>> Start

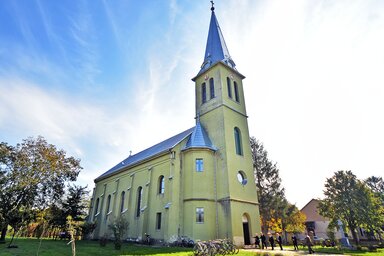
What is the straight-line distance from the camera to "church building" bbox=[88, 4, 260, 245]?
66.4ft

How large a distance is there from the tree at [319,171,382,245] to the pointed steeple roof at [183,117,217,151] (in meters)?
13.8

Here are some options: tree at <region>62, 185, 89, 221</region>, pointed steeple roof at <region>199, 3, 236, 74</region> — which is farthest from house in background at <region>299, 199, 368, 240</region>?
tree at <region>62, 185, 89, 221</region>

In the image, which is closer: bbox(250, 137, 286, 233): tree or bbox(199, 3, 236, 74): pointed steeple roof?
bbox(199, 3, 236, 74): pointed steeple roof

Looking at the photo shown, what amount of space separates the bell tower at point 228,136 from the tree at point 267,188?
11024 mm

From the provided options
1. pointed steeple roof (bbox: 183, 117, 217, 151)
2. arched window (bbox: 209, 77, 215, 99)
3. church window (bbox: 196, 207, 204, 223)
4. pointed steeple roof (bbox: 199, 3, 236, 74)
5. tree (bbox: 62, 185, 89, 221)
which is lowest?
church window (bbox: 196, 207, 204, 223)

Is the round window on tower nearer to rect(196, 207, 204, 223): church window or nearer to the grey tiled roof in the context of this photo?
rect(196, 207, 204, 223): church window

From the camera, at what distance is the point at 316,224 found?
41.3 metres

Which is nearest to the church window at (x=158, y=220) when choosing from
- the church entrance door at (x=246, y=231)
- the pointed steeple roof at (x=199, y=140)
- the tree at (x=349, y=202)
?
the pointed steeple roof at (x=199, y=140)

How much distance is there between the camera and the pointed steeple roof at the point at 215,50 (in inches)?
1161

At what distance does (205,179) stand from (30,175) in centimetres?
1765

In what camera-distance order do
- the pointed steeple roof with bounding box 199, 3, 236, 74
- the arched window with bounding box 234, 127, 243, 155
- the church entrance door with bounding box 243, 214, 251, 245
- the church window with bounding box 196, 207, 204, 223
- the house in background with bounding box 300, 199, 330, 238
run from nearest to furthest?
the church window with bounding box 196, 207, 204, 223 → the church entrance door with bounding box 243, 214, 251, 245 → the arched window with bounding box 234, 127, 243, 155 → the pointed steeple roof with bounding box 199, 3, 236, 74 → the house in background with bounding box 300, 199, 330, 238

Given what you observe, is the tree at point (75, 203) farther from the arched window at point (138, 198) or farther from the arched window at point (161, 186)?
the arched window at point (161, 186)

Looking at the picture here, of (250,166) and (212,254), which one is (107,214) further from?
(212,254)

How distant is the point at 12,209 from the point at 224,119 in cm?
2284
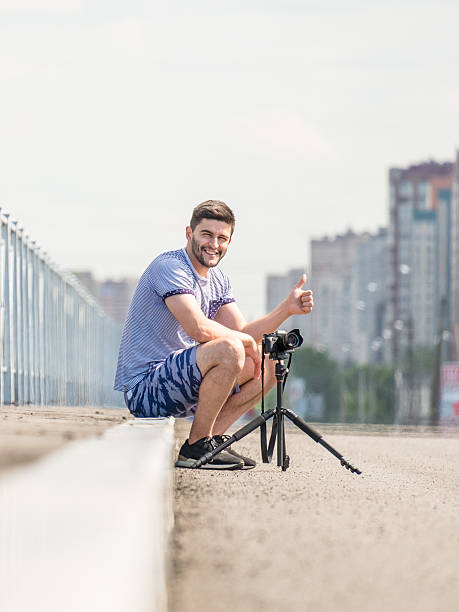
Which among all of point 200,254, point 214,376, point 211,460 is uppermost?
point 200,254

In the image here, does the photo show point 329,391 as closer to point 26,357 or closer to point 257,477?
point 26,357

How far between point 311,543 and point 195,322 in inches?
113

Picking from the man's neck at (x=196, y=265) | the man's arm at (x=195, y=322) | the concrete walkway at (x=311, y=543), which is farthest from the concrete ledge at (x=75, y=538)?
the man's neck at (x=196, y=265)

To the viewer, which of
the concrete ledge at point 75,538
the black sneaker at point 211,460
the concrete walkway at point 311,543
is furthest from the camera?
the black sneaker at point 211,460

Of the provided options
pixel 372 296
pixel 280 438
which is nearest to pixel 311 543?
pixel 280 438

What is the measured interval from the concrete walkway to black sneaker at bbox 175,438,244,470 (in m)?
0.14

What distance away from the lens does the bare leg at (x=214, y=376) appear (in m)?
6.71

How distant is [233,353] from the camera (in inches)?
263

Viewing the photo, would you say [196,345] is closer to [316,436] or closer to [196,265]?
[196,265]

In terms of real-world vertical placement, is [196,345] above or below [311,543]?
above

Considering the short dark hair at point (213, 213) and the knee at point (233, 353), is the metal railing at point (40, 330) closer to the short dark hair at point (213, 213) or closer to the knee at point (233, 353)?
the short dark hair at point (213, 213)

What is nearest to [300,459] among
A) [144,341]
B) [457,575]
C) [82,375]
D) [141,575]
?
[144,341]

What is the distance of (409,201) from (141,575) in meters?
176

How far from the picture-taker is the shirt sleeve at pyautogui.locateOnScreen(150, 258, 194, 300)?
23.1ft
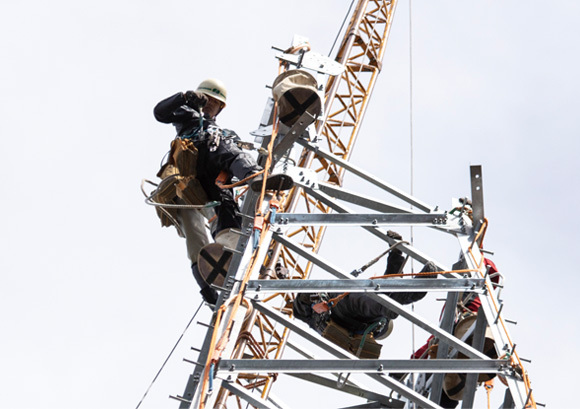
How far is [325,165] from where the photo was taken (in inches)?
960

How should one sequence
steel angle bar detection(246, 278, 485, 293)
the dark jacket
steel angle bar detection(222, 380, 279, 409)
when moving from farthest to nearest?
the dark jacket
steel angle bar detection(246, 278, 485, 293)
steel angle bar detection(222, 380, 279, 409)

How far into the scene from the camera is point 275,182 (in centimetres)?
1227

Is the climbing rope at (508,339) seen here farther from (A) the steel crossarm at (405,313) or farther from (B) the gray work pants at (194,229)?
(B) the gray work pants at (194,229)

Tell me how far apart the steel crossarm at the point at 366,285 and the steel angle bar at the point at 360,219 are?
1198 millimetres

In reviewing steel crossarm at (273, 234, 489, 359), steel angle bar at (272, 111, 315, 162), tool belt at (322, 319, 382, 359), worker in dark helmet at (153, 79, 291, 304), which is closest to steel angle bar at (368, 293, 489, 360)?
steel crossarm at (273, 234, 489, 359)

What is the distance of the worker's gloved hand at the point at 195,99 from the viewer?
1677 centimetres

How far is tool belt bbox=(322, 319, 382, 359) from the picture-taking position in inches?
582

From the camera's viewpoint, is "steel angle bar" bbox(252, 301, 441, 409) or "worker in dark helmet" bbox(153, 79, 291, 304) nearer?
"steel angle bar" bbox(252, 301, 441, 409)

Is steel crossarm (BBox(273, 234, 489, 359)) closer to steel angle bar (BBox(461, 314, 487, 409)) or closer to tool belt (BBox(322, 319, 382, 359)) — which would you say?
steel angle bar (BBox(461, 314, 487, 409))

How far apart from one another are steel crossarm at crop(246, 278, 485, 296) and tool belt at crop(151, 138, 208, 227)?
19.3 ft

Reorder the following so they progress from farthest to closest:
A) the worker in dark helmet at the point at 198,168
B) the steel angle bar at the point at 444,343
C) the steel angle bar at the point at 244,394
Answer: the worker in dark helmet at the point at 198,168, the steel angle bar at the point at 444,343, the steel angle bar at the point at 244,394

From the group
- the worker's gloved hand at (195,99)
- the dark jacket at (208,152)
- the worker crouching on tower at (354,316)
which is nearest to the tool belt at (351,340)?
the worker crouching on tower at (354,316)

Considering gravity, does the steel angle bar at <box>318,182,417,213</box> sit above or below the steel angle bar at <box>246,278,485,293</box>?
above

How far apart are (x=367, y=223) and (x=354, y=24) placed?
50.1ft
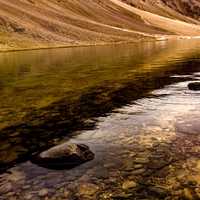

>> End

● **GOAL**:
Report each line above that contains the word "nearer", reproducing every such line in full.

● **CORRECT OUTPUT**:
Is the round window on tower nearer to rect(196, 207, 204, 223): church window or nearer to the grey tiled roof in the context of this photo?
From the camera's viewpoint, is "steel angle bar" bbox(252, 301, 441, 409) or "worker in dark helmet" bbox(153, 79, 291, 304) nearer?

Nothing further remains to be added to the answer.